Some of us are organized and some of us are not and the rest of us are ‘sorta/kinda’ organized. I’m in the ‘sorta/kinda’ organized group.
I am, however, heavily invested these days in teaching others a process to follow when thinking about their future retirement. I’ve created an internet school called Successful Retirement Secrets™ where I’ve written and published two courses on the topic. Look at the image on the right and watch the free previews.
In the meantime, those of you thinking of soon calling it quits, are either excited by the prospect or somewhat uncertain. Fewer jobs have mandatory retirement ages these days and with so many of us realizing our savings are not up to par, are trying to figure out how to develop a positive cash flow when we tell ourselves we’re now officially retired.
Here are a few steps I think you should discipline yourself to follow:
Put together an inventory or financial statement. It doesn’t have to be to the last penny, but documenting what you have that can be used either directly or indirectly for paying for things you absolutely need is very helpful psychologically. Send me an email and I’ll send you a relatively simple form where you can list everything.

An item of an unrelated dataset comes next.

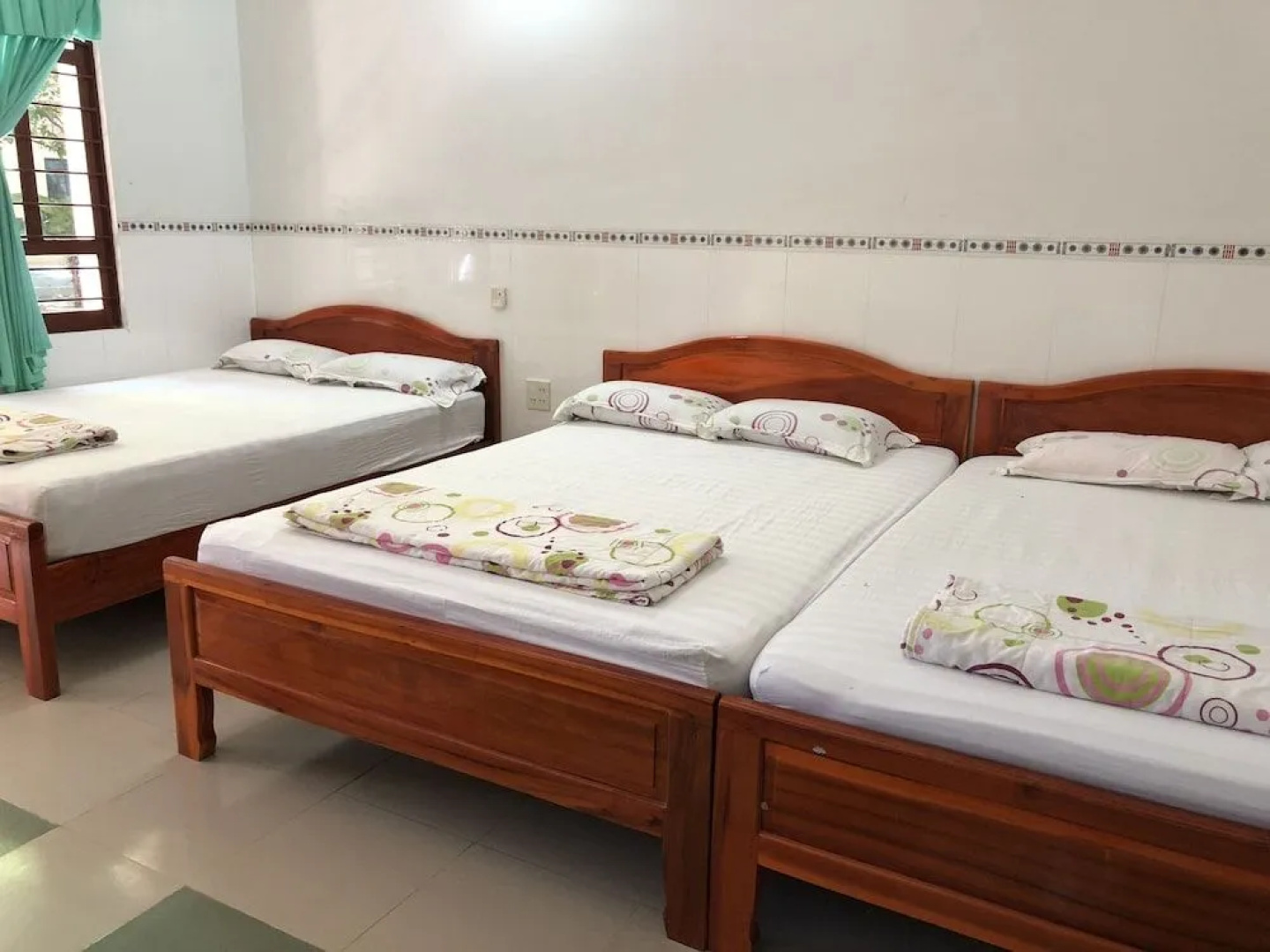 Sea Flower Guest House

Set yourself a note on your calendar to update it periodically. This needs to become an automatic effort as the years roll by. It tells you, and presumably those members of your family, that all is well and there is no need to freak out. Or not. For most of us, retirement is a 25 year trek into an unknown future, and none of us have a clue how it’s going to play out. One way to get ahead of that, at least a few years from now, is with some numbers that document to some extent how well, or bad, you’re doing.
While we’re on the subject of inventories, another inventory you should develop is what you want your life to look like five years from now. Make a list and keep it with the financial inventory. Describe things like your health. Do you need to move to a smaller residence? Are you as busy as you’d like to be? What are your financial goals? None of this has to be definitive like the financial inventory, but an articulation of all this creates benchmarks that will trigger happiness or fear. Since there’s no way to go back in time and try again, the sooner you realize a need to modify your behavior, the more likely you are to have a successful retirement.
Social Security is both complicated and simple. Making the mistake of signing up too soon is something you may not be able to undo. On one hand, there’s a high probability that it will be a critical income stream for the rest of your life and that of a spouse, assuming you have one. On the other hand, discovering at age 64 that you didn’t need to start taking benefits at age 62 and should have waited, makes no difference now. You’re locked in and apart from annual cost of living adjustments, you’re stuck with it. Make a real effort to explore the good and the bad involved in not waiting until your FRA, or Full Retirement Age.
I mentioned health in #3 above. For your life up to this point, health care costs have most likely been covered by insurance. Yes, you may have had some out of pocket expenses but nothing financially debilitating. Retirement brings a new kind of healthcare challenge that up to this point has not affected you personally. Now it could. If you become goofy and your brain is no longer optimal, it might create an expense that isn’t covered by Medicare and the typical medicare supplement plan. You need to figure out in advance how you are going to be cared for if you can no longer look after yourself. If you wait until it happens, it’s too late.
Attempt to create a budget and follow it. For some of us, this is almost impossible. I know it is for me. Again, this comes back to where you are on the spectrum of having more than enough money to last you through 25 years of thick and thin, to clearly not having enough. If you think you may not have enough, then establishing some ground rules for yourself and forcing yourself to follow those rules might mean normal satisfaction with life or it might mean abject failure. Your call.